=== STATED PROBLEM ===
Please count the lines in the data below that contain the word "face" and reply with only that number.

=== ENTRIES SHOWN ===
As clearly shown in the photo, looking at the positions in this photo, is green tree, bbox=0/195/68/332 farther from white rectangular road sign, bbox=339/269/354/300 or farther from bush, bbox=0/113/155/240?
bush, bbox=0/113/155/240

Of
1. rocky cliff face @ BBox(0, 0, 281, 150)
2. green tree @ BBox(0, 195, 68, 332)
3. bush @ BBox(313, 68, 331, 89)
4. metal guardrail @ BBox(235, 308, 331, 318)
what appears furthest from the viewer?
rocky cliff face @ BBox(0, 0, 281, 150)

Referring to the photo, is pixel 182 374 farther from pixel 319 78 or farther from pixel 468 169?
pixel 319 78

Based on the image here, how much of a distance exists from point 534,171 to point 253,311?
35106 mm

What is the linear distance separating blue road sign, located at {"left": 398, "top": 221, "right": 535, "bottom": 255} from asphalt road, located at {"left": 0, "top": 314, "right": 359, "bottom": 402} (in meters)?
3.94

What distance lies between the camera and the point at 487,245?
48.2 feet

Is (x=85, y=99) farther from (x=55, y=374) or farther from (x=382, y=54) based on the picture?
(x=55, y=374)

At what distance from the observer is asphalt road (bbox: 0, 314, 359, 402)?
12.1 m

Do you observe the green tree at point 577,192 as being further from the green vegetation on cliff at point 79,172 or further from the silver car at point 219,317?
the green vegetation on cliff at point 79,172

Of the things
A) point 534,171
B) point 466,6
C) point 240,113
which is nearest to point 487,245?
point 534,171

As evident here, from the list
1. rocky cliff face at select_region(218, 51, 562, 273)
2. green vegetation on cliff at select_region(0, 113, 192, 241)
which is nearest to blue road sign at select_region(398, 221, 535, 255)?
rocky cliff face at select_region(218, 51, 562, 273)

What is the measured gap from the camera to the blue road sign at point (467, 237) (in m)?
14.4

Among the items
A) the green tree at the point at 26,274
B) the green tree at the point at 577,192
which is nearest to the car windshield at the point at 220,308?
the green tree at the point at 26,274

---

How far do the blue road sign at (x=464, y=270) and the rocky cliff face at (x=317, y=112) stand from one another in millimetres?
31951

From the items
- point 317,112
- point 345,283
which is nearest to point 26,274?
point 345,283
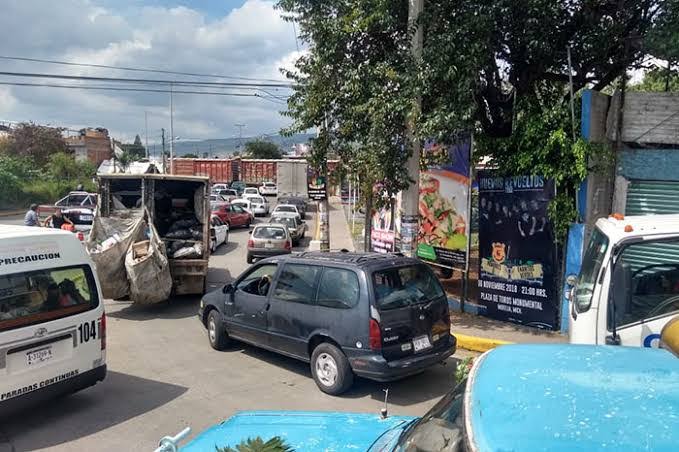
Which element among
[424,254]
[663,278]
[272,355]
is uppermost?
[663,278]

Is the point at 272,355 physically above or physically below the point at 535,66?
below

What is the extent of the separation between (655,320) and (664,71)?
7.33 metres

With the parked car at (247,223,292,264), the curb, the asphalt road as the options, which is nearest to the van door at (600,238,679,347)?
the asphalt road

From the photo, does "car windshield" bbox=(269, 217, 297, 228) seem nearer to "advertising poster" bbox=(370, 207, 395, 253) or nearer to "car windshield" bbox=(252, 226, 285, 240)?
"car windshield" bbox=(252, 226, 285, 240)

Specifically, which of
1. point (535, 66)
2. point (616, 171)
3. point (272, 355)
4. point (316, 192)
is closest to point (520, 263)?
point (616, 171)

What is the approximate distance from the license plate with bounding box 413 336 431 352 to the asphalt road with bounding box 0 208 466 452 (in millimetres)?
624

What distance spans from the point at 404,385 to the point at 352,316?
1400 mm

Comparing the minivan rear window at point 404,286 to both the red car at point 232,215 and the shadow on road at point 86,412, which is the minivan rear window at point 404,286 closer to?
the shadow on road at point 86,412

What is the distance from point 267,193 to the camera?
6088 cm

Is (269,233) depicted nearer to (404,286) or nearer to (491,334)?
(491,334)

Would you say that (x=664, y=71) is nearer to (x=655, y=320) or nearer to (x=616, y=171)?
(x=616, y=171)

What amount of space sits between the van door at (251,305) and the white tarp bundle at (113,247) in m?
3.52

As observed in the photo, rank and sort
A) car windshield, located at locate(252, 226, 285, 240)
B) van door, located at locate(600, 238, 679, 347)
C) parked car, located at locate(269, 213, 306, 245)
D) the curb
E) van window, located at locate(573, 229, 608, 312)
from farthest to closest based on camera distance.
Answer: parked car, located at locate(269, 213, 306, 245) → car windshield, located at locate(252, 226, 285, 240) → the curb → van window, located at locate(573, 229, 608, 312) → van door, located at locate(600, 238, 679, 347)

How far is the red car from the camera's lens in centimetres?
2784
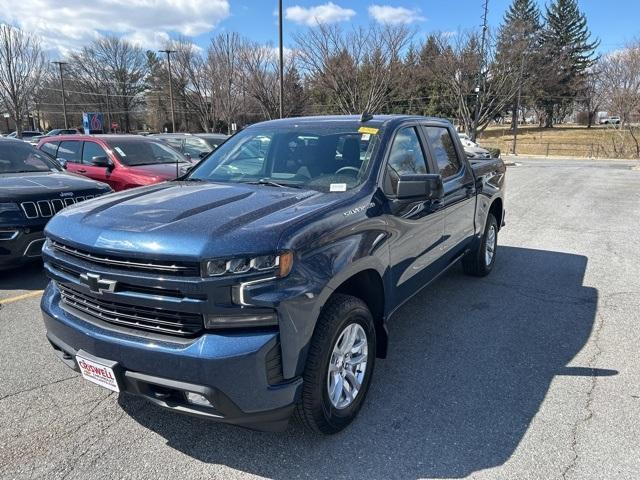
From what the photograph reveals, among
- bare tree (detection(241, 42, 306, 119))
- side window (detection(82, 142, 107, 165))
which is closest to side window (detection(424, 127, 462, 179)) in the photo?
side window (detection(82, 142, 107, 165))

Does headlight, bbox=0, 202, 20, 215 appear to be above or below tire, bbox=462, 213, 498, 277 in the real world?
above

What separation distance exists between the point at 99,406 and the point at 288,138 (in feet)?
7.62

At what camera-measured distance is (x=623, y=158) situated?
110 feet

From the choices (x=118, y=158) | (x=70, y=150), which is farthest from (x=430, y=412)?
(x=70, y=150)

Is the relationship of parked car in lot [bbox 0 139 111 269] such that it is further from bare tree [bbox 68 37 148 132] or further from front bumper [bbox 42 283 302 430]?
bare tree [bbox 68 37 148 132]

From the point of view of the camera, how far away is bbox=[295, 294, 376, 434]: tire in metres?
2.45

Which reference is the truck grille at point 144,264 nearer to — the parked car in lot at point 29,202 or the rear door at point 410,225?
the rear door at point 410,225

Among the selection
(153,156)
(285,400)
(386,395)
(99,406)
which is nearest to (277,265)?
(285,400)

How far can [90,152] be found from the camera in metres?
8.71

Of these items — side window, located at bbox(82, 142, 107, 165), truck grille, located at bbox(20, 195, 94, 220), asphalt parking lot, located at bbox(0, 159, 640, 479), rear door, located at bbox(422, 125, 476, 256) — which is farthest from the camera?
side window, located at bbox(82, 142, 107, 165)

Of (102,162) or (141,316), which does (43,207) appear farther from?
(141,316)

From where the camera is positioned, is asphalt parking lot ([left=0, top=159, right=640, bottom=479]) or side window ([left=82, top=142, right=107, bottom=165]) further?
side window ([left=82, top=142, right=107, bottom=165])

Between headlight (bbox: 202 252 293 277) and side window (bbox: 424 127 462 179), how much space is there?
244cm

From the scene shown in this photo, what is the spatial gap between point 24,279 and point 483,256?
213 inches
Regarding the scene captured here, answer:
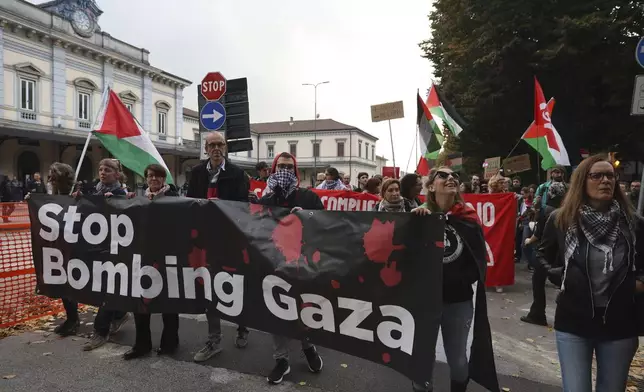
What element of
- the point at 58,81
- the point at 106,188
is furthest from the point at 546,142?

--

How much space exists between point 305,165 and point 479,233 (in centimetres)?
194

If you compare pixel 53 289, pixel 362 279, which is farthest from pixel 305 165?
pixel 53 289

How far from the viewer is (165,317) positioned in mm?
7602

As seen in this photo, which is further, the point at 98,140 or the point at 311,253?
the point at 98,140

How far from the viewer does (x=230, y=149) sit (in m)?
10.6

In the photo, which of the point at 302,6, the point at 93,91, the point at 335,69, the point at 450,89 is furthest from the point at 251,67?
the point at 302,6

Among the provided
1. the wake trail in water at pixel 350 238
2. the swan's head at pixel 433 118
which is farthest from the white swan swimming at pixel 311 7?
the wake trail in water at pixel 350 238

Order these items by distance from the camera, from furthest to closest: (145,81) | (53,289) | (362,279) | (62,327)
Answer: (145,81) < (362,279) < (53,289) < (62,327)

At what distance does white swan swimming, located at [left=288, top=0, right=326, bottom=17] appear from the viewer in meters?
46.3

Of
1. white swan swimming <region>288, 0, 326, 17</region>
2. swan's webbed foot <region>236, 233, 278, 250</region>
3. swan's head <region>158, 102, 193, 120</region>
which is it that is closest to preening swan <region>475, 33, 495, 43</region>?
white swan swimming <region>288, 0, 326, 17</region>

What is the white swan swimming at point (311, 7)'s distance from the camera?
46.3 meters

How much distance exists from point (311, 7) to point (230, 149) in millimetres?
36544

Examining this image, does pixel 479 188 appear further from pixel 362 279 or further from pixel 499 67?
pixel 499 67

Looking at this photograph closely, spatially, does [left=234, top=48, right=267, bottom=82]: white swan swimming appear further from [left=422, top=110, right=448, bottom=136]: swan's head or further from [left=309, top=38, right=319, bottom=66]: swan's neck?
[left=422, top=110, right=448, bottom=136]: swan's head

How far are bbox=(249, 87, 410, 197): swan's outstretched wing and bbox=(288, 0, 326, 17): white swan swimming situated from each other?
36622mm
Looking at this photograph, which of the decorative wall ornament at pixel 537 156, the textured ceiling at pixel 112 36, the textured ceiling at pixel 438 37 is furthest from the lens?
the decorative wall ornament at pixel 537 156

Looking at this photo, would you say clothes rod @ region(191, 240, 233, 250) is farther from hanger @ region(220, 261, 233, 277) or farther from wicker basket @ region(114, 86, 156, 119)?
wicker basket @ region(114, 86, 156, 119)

=== SOLUTION FOR THIS PROBLEM ===
5